> [WHAT IS EXPECTED]:
Copy the caption lines of all the records below word for word, leaving the pictures out.

Entries from a collection
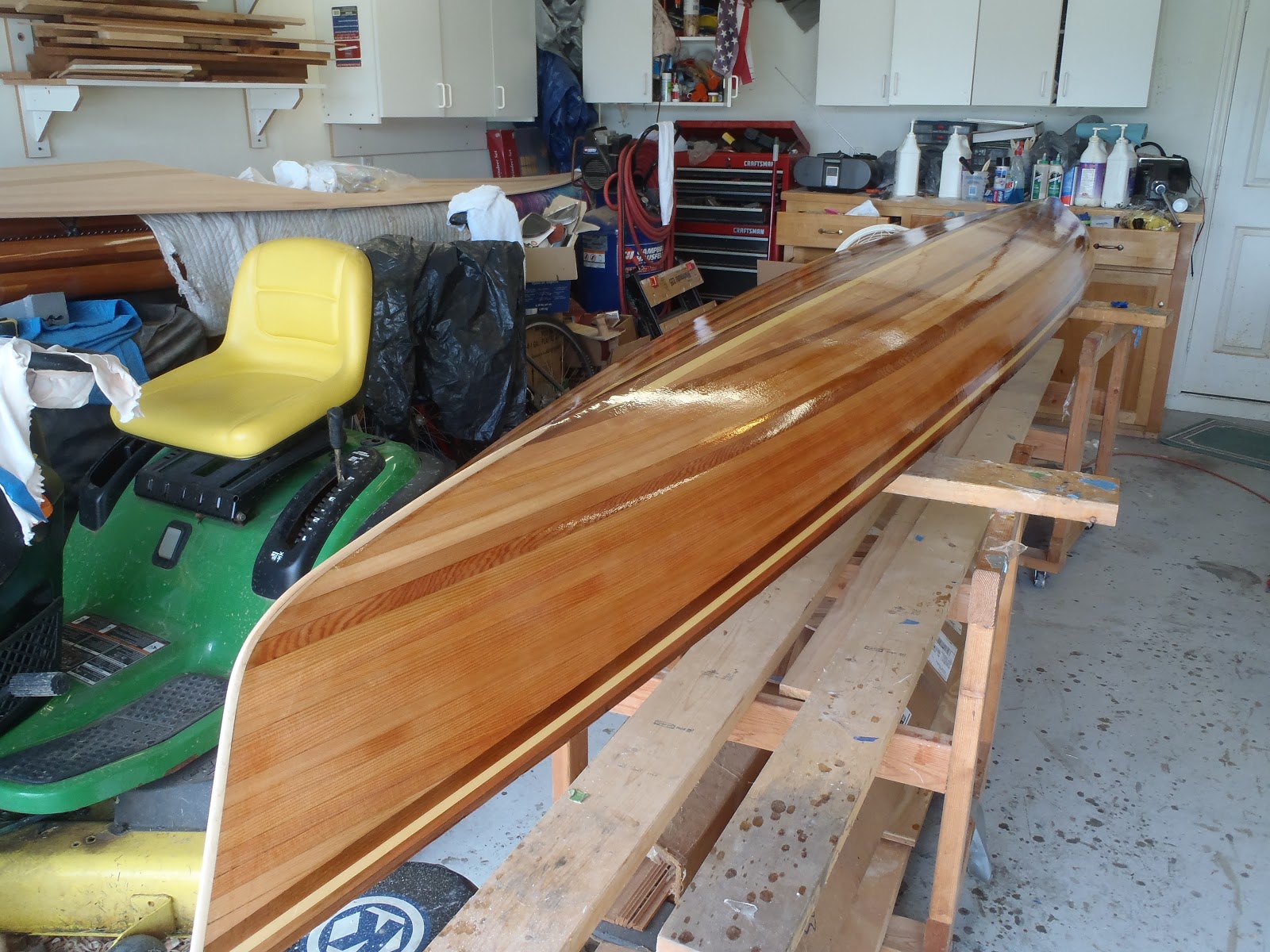 Guillemot "Simple Design" Kayak Build Fiberglassing the hull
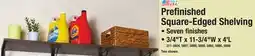 Menards Prefinished Square-Edged Shelving offer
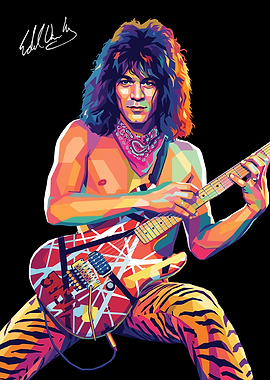 Eddie Van Halen Pop Art Portrait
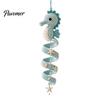Padrão Fácil de Animais de Crochê Tema Oceano Kit Espiral, Artesanato Decorativo DIY, Conjunto de Tricô de Animais Marinhos Montagem Ornamento Pendurado para Árvore de Natal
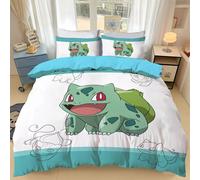 Parure De Lit Imprimee En 3d P-Pokemon, Housse De Couette Et Taie D'oreiller, Motif Dessin Anime P-Pikachu Gengar, 2 Ou 3 Pieces, Pour Enfants, Cadeau Idéal Pour La Famille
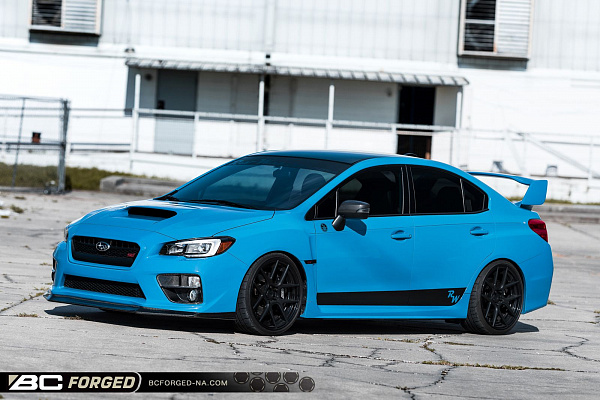 Фото дисков BC Forged HCS02 Черный матовый на Subaru WRX VA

> [SOLVED EXERCISE]:
 Guillemot "Simple Design" Kayak Build Fiberglassing the hull
 Menards Prefinished Square-Edged Shelving offer
 Eddie Van Halen Pop Art Portrait
Padrão Fácil de Animais de Crochê Tema Oceano Kit Espiral, Artesanato Decorativo DIY, Conjunto de Tricô de Animais Marinhos Montagem Ornamento Pendurado para Árvore de Natal
 Parure De Lit Imprimee En 3d P-Pokemon, Housse De Couette Et Taie D'oreiller, Motif Dessin Anime P-Pikachu Gengar, 2 Ou 3 Pieces, Pour Enfants, Cadeau Idéal Pour La Famille
 Фото дисков BC Forged HCS02 Черный матовый на Subaru WRX VA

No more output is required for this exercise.